In order to use the Polarity - ThreatQuotient integrations, instance URL, username, password, and clientID are required. In order to complete configuration, the Polarity server admin will also need to configure the threatq-config.js file.
Both ThreatQuotient and the IOC submission integrations require the same configuration options.
Indicator Types - IPs, Emails, Hashes, Domains
URL - The URL for your ThreatQuotient server which should include the schema (i.e., http, https) and port if required.
Username - Username for the account using the ThreatQuotient integration.
Password - Password associated with the username, for the account using the ThreatQuotient integration.
Client ID - The Client ID for your ThreatQ deployment. (accessible at https:///assets/js/config.js)
Enable Adding Tags - If selected, users will be able to add new tags from the overlay window
Enable Deleting Tags - If selected, users will be able to delete tags from the overlay window
Enable Editing of Indicator Status - If selected, users will be able to edit the “status” of an indicator (e.g., Active, WhiteListed, Review etc.)
**Enable Manual Editing of Indicator Score **- If selected, users will be able to edit the “score” of an indicator.
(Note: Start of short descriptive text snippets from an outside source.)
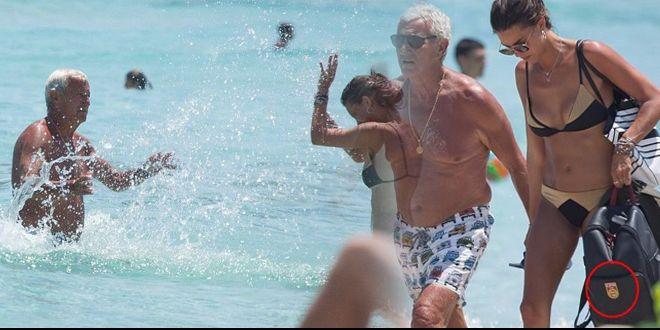 风度不减!70岁里皮与美女海边戏水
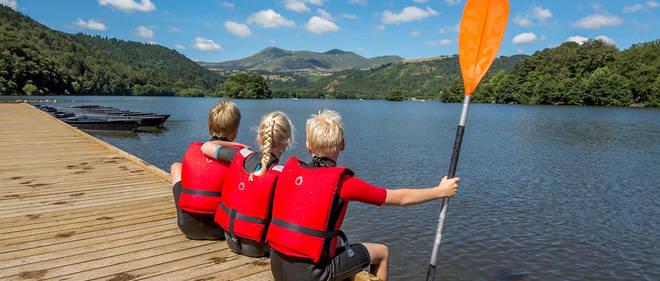 Des enfants équipés de gilets de sauvetage devant le lac de Chambon, en  Auvergne. be2f9d36ae0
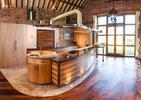 Dziwny dom z UK - tego jeszcze nie było! Czym jest bryła wciśnięta pomiędzy kuchnią a salonem?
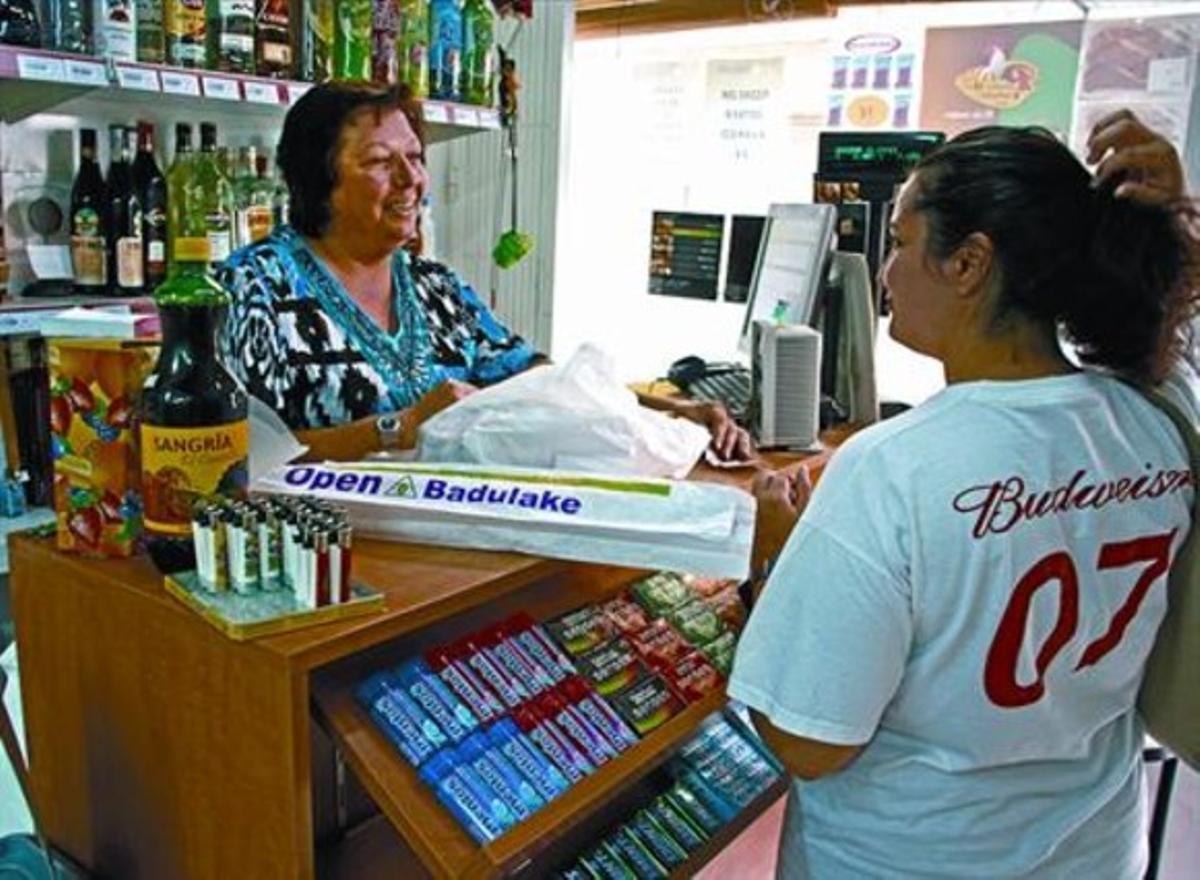 Encarna Prats atiende a una compradora en su tienda Open Badulake de Calafell.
Note that manually setting the score of an indicator is not a recommended best practice. Setting the score manually prevents ThreatQuotient from setting an automatic indicator score.
Minimum Score - Minimum indicator score to be returned by the integration. Lower the score the more information that will be displayed by Polarity.
Maximum Score - Maximum indicator score to be returned by the integration.
Indicator Statuses - Status of the indicators to be searched. Statuses are: active, review, expired, indirect and whitelisted.
Allow IOC Deletion - If selected, analysts running the IOC Submission integration can delete indicators from ThreatQuotient.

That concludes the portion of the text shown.